TFC-PSG (2-4) : Ibra voit triple à Toulouse

TFC-PSG (2-4) : Ibra voit triple à Toulouse

DirectLCI
LIGUE 1 - Le PSG a beaucoup souffert pour largement s'imposer à Toulouse (2-4). Trois points précieux qu'il doit principalement au retour en force d'Ezequiel Lavezzi, même si Zlatan Ibrahimovic, auteur d'un triplé, a aussi eu son (petit) rôle à jouer.

Il y a peu, metronews, comme tant d'autres, se demandait si Ezequiel Lavezzi n'était pas le maillon faible de ce PSG si impressionnant. Pas assez décisif, trop brouillon dans ses courses et ses dribbles, incapable de s'adapter au 4-3-3 mis en place par Laurent Blanc, positionné très haut et l'empêchant de dévorer les espaces comme du temps de Carlo Ancelotti... Au point que, récemment, a filtré l'idée que l'Argentin ne devait d'avoir conservé un statut de titulaire qu'à son amitié avec les cadres de l'équipe. C'était oublier un peu vite que, depuis 2014, El Pocho monte en puissance. Et cela s'est particulièrement vu ce dimanche, lors de la victoire (2-4) arrachée par Paris à Toulouse pour conserver un matelas de cinq points d'avance sur l'AS Monaco.

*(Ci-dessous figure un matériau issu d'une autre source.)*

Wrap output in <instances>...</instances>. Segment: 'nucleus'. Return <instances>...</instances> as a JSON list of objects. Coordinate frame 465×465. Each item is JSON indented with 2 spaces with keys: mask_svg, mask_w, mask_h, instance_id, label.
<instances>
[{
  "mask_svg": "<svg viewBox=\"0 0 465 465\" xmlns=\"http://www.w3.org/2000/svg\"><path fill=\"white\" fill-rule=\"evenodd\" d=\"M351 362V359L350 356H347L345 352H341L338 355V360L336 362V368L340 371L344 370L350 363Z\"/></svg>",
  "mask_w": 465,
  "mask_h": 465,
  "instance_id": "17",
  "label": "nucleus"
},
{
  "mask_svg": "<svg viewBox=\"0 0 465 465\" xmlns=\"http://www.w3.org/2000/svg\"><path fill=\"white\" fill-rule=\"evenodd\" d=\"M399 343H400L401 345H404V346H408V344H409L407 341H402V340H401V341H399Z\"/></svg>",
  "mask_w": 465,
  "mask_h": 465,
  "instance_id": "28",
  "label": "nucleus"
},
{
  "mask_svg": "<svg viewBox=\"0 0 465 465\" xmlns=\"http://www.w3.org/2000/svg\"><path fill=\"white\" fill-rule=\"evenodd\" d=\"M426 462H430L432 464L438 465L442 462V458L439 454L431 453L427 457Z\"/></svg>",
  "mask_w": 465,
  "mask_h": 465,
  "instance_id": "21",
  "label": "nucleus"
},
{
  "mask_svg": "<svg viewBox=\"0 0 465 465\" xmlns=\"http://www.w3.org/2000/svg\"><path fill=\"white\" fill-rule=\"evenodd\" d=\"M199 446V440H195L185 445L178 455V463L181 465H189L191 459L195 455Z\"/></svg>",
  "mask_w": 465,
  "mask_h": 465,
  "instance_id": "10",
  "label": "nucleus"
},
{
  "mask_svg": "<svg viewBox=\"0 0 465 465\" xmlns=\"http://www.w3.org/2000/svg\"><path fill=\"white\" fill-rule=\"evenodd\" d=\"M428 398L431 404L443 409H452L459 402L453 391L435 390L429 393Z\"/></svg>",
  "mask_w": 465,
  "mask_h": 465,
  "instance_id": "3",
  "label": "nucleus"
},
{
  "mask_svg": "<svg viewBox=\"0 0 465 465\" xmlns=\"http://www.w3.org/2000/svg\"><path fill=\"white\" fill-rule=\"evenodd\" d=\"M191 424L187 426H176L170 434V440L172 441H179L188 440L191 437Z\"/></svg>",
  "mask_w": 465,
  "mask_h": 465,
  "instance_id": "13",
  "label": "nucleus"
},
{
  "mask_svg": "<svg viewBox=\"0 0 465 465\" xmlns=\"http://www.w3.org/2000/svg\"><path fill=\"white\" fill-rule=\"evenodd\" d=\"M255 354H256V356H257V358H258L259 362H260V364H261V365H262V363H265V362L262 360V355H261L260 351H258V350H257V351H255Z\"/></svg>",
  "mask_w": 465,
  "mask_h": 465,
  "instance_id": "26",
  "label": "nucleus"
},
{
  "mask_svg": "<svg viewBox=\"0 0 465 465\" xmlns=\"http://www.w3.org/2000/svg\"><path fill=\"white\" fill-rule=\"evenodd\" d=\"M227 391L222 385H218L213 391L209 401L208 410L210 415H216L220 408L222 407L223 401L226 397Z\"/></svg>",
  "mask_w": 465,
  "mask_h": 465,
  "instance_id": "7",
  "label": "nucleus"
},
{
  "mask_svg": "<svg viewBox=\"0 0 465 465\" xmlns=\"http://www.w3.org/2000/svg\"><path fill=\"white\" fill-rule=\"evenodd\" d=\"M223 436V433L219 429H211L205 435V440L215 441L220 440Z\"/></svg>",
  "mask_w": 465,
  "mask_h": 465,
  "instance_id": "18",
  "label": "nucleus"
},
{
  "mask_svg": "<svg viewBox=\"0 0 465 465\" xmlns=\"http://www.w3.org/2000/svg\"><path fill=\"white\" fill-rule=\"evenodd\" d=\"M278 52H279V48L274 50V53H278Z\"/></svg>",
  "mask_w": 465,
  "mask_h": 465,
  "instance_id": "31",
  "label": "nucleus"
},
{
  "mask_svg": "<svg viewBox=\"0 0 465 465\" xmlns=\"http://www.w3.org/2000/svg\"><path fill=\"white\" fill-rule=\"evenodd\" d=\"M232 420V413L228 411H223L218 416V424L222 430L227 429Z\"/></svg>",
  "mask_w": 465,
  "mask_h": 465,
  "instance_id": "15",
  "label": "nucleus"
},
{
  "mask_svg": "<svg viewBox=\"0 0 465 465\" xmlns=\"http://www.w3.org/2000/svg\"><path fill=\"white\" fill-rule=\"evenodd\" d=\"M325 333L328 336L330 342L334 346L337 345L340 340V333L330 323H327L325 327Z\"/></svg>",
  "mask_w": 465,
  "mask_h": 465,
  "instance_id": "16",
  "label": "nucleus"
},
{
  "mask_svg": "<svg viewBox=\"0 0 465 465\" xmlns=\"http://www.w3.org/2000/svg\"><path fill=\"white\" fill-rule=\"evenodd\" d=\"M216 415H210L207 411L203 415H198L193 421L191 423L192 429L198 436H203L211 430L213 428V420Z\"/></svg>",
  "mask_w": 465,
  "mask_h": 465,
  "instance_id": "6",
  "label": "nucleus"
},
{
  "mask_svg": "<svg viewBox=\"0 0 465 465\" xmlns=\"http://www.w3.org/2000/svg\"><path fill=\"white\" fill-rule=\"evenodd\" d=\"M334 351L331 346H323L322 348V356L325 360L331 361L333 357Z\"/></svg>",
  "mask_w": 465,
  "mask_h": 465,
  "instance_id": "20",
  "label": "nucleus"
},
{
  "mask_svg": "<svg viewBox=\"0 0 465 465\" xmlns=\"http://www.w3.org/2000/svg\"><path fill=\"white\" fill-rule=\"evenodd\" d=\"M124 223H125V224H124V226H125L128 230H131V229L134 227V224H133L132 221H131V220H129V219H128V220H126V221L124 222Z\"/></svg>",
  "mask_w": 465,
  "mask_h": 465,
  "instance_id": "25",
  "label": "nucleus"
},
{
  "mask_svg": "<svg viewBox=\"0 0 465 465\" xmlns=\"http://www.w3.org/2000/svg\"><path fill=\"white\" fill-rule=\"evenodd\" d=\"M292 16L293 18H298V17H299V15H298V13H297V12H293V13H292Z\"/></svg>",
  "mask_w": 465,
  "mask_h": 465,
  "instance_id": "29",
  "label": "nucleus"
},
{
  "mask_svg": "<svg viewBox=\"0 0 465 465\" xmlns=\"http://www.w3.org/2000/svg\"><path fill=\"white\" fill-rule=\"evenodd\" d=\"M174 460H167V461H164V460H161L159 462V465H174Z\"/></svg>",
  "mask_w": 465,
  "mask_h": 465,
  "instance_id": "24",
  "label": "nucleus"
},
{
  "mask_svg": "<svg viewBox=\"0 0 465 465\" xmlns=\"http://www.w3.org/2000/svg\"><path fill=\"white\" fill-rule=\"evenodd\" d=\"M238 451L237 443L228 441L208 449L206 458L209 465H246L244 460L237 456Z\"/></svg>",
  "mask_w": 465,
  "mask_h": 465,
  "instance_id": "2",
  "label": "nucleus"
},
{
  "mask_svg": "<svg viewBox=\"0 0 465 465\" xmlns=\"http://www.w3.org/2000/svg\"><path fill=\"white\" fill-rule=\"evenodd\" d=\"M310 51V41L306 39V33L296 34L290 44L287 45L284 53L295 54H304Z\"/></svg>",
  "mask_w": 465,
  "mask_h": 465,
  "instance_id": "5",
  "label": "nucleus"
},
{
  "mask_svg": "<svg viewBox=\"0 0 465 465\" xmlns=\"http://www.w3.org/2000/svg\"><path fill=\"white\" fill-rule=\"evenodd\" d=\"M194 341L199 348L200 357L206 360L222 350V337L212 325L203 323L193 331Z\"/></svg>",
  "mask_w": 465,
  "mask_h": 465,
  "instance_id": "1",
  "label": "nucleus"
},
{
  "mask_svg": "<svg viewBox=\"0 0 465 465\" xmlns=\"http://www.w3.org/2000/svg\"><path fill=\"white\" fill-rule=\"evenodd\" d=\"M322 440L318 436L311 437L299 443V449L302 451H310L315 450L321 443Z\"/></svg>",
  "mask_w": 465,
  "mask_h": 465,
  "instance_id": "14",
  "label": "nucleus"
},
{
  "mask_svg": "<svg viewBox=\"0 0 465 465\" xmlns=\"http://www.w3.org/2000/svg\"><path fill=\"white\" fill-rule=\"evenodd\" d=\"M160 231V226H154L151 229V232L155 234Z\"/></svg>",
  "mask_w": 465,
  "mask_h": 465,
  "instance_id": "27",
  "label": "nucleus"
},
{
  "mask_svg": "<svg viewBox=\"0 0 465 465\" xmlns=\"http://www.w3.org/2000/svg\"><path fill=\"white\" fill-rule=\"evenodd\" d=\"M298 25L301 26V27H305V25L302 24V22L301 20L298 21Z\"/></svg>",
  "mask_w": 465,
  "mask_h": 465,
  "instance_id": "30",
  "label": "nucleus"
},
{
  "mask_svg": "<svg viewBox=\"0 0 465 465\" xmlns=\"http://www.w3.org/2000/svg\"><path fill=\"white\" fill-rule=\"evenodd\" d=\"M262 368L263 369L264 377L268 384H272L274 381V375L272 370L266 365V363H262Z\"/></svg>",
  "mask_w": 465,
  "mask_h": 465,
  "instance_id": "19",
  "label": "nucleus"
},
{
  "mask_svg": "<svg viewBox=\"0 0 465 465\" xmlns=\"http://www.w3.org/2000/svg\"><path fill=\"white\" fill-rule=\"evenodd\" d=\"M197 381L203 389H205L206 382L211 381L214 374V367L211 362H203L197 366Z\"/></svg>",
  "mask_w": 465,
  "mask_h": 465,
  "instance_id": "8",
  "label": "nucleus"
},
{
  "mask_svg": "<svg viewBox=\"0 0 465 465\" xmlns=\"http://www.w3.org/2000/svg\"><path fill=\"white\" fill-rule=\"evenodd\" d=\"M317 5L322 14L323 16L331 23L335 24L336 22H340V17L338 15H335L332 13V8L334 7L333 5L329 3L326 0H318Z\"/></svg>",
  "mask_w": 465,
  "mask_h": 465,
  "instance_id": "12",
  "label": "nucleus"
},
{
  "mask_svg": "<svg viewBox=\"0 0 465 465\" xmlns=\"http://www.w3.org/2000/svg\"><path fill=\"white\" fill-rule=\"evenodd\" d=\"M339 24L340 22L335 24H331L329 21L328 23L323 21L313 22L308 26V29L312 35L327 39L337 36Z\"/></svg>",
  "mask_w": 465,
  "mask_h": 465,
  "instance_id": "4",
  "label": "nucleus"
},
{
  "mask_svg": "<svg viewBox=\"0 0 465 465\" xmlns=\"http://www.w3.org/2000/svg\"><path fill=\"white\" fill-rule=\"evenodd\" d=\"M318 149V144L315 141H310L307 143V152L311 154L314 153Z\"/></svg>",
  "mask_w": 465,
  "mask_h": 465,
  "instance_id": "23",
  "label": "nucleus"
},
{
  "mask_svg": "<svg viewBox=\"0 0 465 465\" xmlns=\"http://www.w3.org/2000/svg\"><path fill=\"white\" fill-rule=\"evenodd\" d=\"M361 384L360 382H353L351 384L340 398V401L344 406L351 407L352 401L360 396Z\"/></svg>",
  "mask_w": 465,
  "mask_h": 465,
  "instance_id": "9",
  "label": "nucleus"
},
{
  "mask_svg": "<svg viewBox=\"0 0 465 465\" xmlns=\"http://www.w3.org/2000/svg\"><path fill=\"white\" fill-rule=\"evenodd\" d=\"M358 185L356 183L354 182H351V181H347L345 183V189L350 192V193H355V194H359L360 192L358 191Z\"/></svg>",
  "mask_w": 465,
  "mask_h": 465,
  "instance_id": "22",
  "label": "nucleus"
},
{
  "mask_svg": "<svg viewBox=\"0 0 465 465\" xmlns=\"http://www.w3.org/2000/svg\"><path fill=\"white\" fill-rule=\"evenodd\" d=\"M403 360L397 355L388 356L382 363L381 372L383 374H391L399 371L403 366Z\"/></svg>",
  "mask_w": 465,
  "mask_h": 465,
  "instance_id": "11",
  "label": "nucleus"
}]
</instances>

Dans un premier acte haché par les fautes et le déchet technique, favorisés par une pelouse lamentable, le TFC venait de manquer l'immanquable par Braithwaite (dévissant complètement un ballon qu'il n'avait plus qu'à pousser dans le but vide) quand ce diable d'Ezequiel est une première fois sorti de sa boite, à la demi-heure de jeu. Dans son style caractéristique, tout en puissance et en vitesse, l'attaquant oblige Spajic à le tacler par derrière et obtient un penalty, transformé par Ibrahimovic (0-1, 32e). Mais les Toulousains, sonnés par ce coup du sort, réagissent vite. Et égalisent au meilleur moment, juste avant la pause, d'une sublime volée de Ben Yedder (1-1, 44e).

Un PSG à l'image de Lavezzi

Au retour des vestiaires, Paris continue de souffrir et c'est là que l'Argentin fait basculer le match. À la 56e, depuis l'angle gauche de la surface adverse, Zlatan cherche Matuidi, qui laisse passer le ballon. El Pocho reprend spontanément, sans contrôle, du gauche, et trouve le petit filet opposé pour son 5e pion en L1 cette saison (1-2, 56e). Un quart d'heure plus tard, l'inlassable activité de l'Argentin paye encore : fauché aux abords des 16 mètres, il provoque un coup franc tiré par Cabaye puis dévié par le crâne d'Ibrahimovic pour le but du break (1-3, 70e). Deux minutes plus tard, Motta se rate et offre un but tout fait à Ben Yedder, qui n'en demandait pas tant (2-3, 72e).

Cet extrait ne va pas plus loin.